ACTION ITEM:
Copy every record that appears below, exactly as it stands.

**** DATA PROVIDED ****

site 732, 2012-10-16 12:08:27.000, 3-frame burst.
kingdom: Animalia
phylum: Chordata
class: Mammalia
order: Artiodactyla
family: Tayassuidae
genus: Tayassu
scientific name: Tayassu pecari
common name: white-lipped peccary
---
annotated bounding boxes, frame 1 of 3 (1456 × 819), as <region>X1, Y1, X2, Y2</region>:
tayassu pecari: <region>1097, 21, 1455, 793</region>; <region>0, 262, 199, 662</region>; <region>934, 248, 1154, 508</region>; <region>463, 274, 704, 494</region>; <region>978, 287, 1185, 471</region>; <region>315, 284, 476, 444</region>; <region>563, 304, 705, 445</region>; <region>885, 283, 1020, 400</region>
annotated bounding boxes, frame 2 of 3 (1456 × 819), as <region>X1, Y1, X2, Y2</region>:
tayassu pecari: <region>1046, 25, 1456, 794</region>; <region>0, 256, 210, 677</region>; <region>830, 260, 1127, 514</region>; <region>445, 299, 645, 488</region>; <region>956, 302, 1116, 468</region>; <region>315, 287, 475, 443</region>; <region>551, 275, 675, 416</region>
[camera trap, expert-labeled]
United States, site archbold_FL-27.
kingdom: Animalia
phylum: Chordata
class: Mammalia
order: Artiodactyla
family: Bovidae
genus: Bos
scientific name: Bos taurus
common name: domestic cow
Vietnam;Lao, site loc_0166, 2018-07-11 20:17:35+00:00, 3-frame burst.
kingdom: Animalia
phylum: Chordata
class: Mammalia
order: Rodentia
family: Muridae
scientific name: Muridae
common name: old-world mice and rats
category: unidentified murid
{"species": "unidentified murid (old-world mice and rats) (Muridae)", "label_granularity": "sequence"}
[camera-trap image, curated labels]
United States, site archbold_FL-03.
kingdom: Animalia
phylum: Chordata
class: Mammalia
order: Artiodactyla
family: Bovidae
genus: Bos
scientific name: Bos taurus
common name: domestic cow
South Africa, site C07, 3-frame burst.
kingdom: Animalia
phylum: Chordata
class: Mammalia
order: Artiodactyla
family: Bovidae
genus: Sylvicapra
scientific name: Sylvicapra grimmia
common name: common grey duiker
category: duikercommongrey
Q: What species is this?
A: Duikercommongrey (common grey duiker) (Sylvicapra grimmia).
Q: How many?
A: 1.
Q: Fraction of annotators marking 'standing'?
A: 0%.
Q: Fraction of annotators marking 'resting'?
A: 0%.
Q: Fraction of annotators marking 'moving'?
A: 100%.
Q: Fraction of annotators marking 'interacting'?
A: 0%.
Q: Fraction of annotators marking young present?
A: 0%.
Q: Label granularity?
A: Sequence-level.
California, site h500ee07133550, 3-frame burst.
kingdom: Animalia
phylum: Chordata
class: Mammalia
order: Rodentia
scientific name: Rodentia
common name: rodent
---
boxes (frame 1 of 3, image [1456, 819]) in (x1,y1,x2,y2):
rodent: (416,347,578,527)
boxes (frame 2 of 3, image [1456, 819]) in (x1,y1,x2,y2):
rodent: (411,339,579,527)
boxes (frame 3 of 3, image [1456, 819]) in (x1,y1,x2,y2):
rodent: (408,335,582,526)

****

ANSWER SPACE:
site 732, 2012-10-16 12:08:27.000, 3-frame burst.
kingdom: Animalia
phylum: Chordata
class: Mammalia
order: Artiodactyla
family: Tayassuidae
genus: Tayassu
scientific name: Tayassu pecari
common name: white-lipped peccary
---
annotated bounding boxes, frame 1 of 3 (1456 × 819), as <region>X1, Y1, X2, Y2</region>:
tayassu pecari: <region>1097, 21, 1455, 793</region>; <region>0, 262, 199, 662</region>; <region>934, 248, 1154, 508</region>; <region>463, 274, 704, 494</region>; <region>978, 287, 1185, 471</region>; <region>315, 284, 476, 444</region>; <region>563, 304, 705, 445</region>; <region>885, 283, 1020, 400</region>
annotated bounding boxes, frame 2 of 3 (1456 × 819), as <region>X1, Y1, X2, Y2</region>:
tayassu pecari: <region>1046, 25, 1456, 794</region>; <region>0, 256, 210, 677</region>; <region>830, 260, 1127, 514</region>; <region>445, 299, 645, 488</region>; <region>956, 302, 1116, 468</region>; <region>315, 287, 475, 443</region>; <region>551, 275, 675, 416</region>
[camera trap, expert-labeled]
United States, site archbold_FL-27.
kingdom: Animalia
phylum: Chordata
class: Mammalia
order: Artiodactyla
family: Bovidae
genus: Bos
scientific name: Bos taurus
common name: domestic cow
Vietnam;Lao, site loc_0166, 2018-07-11 20:17:35+00:00, 3-frame burst.
kingdom: Animalia
phylum: Chordata
class: Mammalia
order: Rodentia
family: Muridae
scientific name: Muridae
common name: old-world mice and rats
category: unidentified murid
{"species": "unidentified murid (old-world mice and rats) (Muridae)", "label_granularity": "sequence"}
[camera-trap image, curated labels]
United States, site archbold_FL-03.
kingdom: Animalia
phylum: Chordata
class: Mammalia
order: Artiodactyla
family: Bovidae
genus: Bos
scientific name: Bos taurus
common name: domestic cow
South Africa, site C07, 3-frame burst.
kingdom: Animalia
phylum: Chordata
class: Mammalia
order: Artiodactyla
family: Bovidae
genus: Sylvicapra
scientific name: Sylvicapra grimmia
common name: common grey duiker
category: duikercommongrey
Q: What species is this?
A: Duikercommongrey (common grey duiker) (Sylvicapra grimmia).
Q: How many?
A: 1.
Q: Fraction of annotators marking 'standing'?
A: 0%.
Q: Fraction of annotators marking 'resting'?
A: 0%.
Q: Fraction of annotators marking 'moving'?
A: 100%.
Q: Fraction of annotators marking 'interacting'?
A: 0%.
Q: Fraction of annotators marking young present?
A: 0%.
Q: Label granularity?
A: Sequence-level.
California, site h500ee07133550, 3-frame burst.
kingdom: Animalia
phylum: Chordata
class: Mammalia
order: Rodentia
scientific name: Rodentia
common name: rodent
---
boxes (frame 1 of 3, image [1456, 819]) in (x1,y1,x2,y2):
rodent: (416,347,578,527)
boxes (frame 2 of 3, image [1456, 819]) in (x1,y1,x2,y2):
rodent: (411,339,579,527)
boxes (frame 3 of 3, image [1456, 819]) in (x1,y1,x2,y2):
rodent: (408,335,582,526)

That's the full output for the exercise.